* START *

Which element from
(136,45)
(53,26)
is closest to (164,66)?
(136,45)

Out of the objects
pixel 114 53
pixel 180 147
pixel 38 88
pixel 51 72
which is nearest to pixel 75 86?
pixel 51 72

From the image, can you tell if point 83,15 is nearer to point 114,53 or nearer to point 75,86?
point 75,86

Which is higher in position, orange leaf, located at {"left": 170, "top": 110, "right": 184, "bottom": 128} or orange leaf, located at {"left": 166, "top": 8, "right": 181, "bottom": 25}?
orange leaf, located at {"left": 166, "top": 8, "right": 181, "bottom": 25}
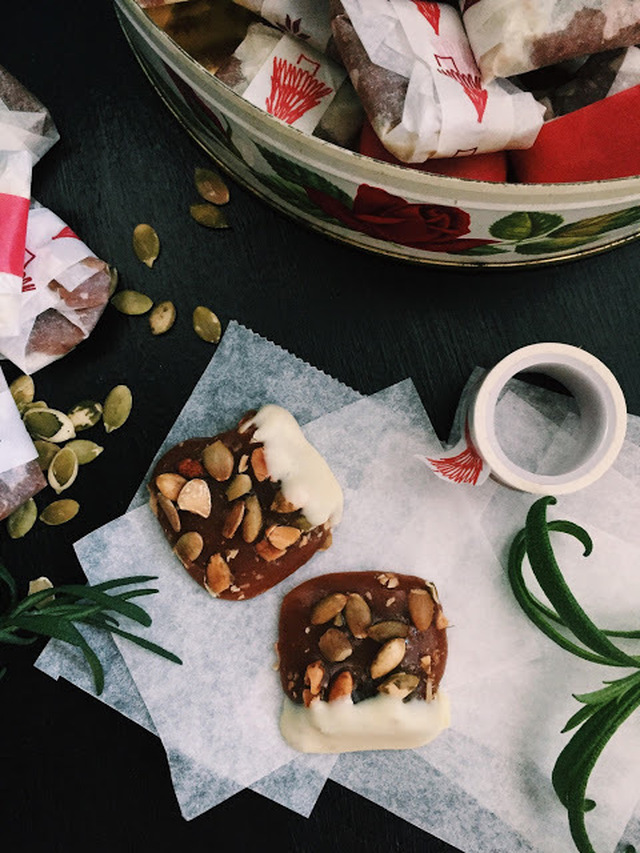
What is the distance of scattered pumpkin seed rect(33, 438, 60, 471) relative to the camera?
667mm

* END *

STATED EXERCISE - Please rewrite the listing from the line containing "Which is higher" through the end of the listing, swapping "camera" for "viewer" and leaving everything else unchanged. Leave the pictures out.

SOLUTION -
Which is higher in position, orange leaf, located at {"left": 170, "top": 110, "right": 184, "bottom": 128} or orange leaf, located at {"left": 166, "top": 8, "right": 181, "bottom": 25}?
orange leaf, located at {"left": 166, "top": 8, "right": 181, "bottom": 25}
What is the distance of scattered pumpkin seed rect(33, 438, 60, 471) relative to the viewer?
667mm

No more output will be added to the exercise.